Je vous ai dit, lors de ma présentation, que je pouvais vous faire faire un petit tour de l'Hexagone, le tour de France d'Astérix mais en dehors de nos frontières.
Je rejoins mon confrère : il n'existe pas de solution optimale ni de pays optimal ; tout dépend de ce qu'on veut faire. Si vous êtes relativement jeune et si vous travaillez dans une banque, vous avez tout intérêt à aller en Angleterre, où vous pourrez bénéficier d'un split salary, c'est-à-dire ne pas être domicilié en Angleterre et recevoir une partie de votre rémunération en dehors de ce pays. Si vous êtes un peu plus âgé et que, ayant vendu votre entreprise, vous rencontrez des problèmes d'ISF ou éventuellement d'imposition des plus-values, vous irez naturellement vous installer en Belgique ou au Luxembourg. L'Allemagne n'a pas un intérêt gigantesque. Si vous songez à transmettre un jour ou l'autre votre patrimoine, la Suisse est évidemment un havre de paix - l'Italie aussi, d'ailleurs, puisque les droits de succession y ont été supprimés. Enfin, si vous êtes footballeur, l'Espagne est à l'évidence le pays que vous devez choisir.
Chaque pays possède donc son petit avantage. Je pourrais continuer en descendant vers les pays du Maghreb, dans lesquels il n'existe pas de droits de succession. En outre, au Maroc, le système fiscal est très favorable aux retraités. J'ajoute que le Canada rencontre actuellement un grand succès auprès de notre clientèle ; même s'il est un peu agité en ce moment, ce pays retient de plus en plus l'attention.
Pour répondre à votre question sur les avoirs détenus à l'étranger, je prendrai deux exemples qui me paraissent flagrants. Un jour, j'ai reçu la visite d'une dame d'un certain âge accompagnée de son mari. Elle était manifestement très ennuyée, car elle avait reçu un courrier de l'administration fiscale laissant entendre qu'elle possédait des avoirs à l'étranger. Cette dame affirmait que, à sa connaissance, elle ne possédait pas de tels avoirs, mais que c'était son mari qui s'occupait habituellement de ce genre de choses, et qu'il était incapable de lui répondre car il était atteint de la maladie d'Alzheimer. Grâce à la collaboration de leur banque, nous avons récupéré les fonds en question : la dame, qui au départ était extrêmement inquiète, s'est finalement un peu enrichie, en récupérant de l'argent qu'elle n'aurait peut-être jamais récupéré autrement. On peut donc s'enrichir grâce au fisc ! Même si ce n'est pas très fréquent, cela peut arriver...
Voilà un exemple de situation totalement absurde. Personne n'était capable de savoir d'où venait cet argent ni comment il était arrivé là, mais il était bien là. Je pourrais multiplier les exemples concernant les personnes physiques : nous rencontrons très souvent ce type de situation.
Au-delà de l'anecdote, ce qui me paraît plus intéressant, c'est qu'il existe aujourd'hui un mouvement - je peux vous dire qu'il est réel - de la part d'un certain nombre de banques suisses, qui incitent leurs clients à régulariser leur situation.

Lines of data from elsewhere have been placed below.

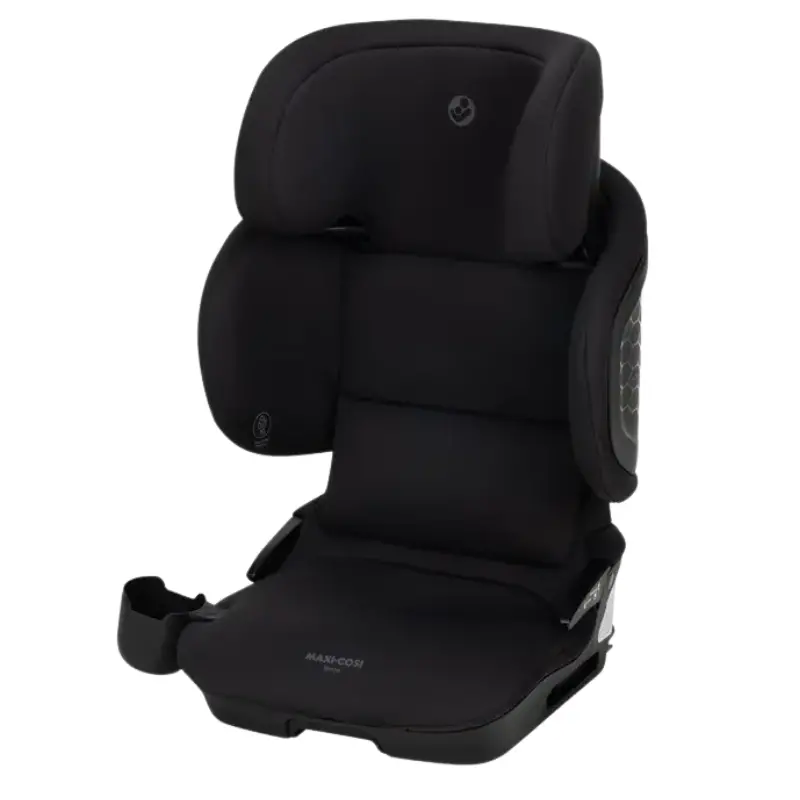 Tanza Belt-Positioning Booster Car Seat 1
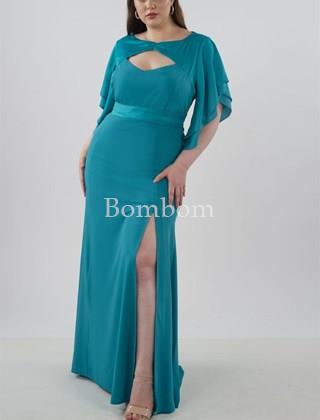 Vestido modelo Manila especial talla grande - Imagen 1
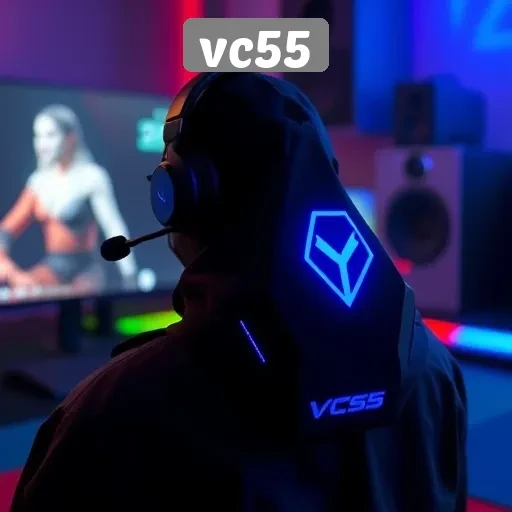 Kelebihan dan Kekurangan Menggunakan vc55 dalam Bermain Game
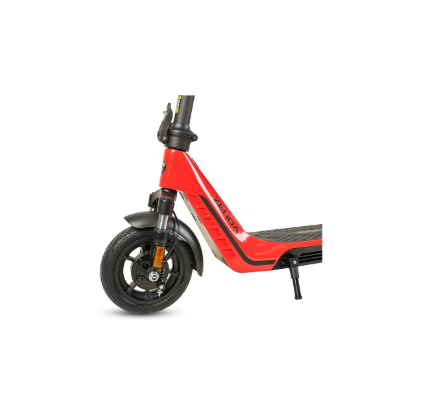 Trottinette électrique Zenda – Puissante, légère et pliable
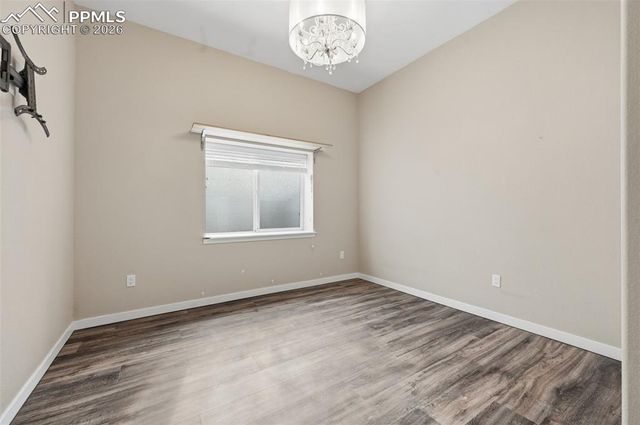 55 Pauma Valley Drive, Colorado Springs, CO 80921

Ne soyons pas naïfs : il y a deux issues possibles pour ces clients. Soit ils régularisent leur situation, laissant les avoirs à l'étranger ou les rapatriant en France après avoir payé les impôts applicables, soit ils plongent dans des eaux encore plus profondes, ce qui est probablement la chose à éviter. Si on n'offre pas aux gens la possibilité de régulariser leur situation dans des conditions - disons les choses clairement - économiquement acceptables, ils n'auront pas d'autre solution que de plonger dans des eaux encore plus profondes, d'aller, comme cela a été dit tout à l'heure, sucer des crèmes glacées dans des îles lointaines.
C'est complètement crétin, et cela ne me paraît pas très judicieux pour l'économie nationale ni pour les finances de la République. Le choix se présente ainsi : régulariser sa situation ou frauder encore plus, cette dernière solution n'étant pas celle que nous proposons généralement à nos clients.
Ce qu'il y a de plus frappant aujourd'hui, c'est qu'un certain nombre de banques étrangères ont de plus en plus tendance à pousser leurs clients à régulariser leur situation, car elles ne veulent pas être clouées au pilori comme l'ont été d'autres établissements. Je vous rappelle que la plus ancienne banque suisse a fait faillite il y a six mois, parce qu'elle s'est retrouvée embringuée - si vous me passez l'expression - dans un conflit avec le fisc américain, l'IRS. La banque a dû déposer les armes et a ensuite disparu, sa clientèle non américaine étant reprise par une autre banque - autrichienne je crois. Ce type d'événement marque les esprits.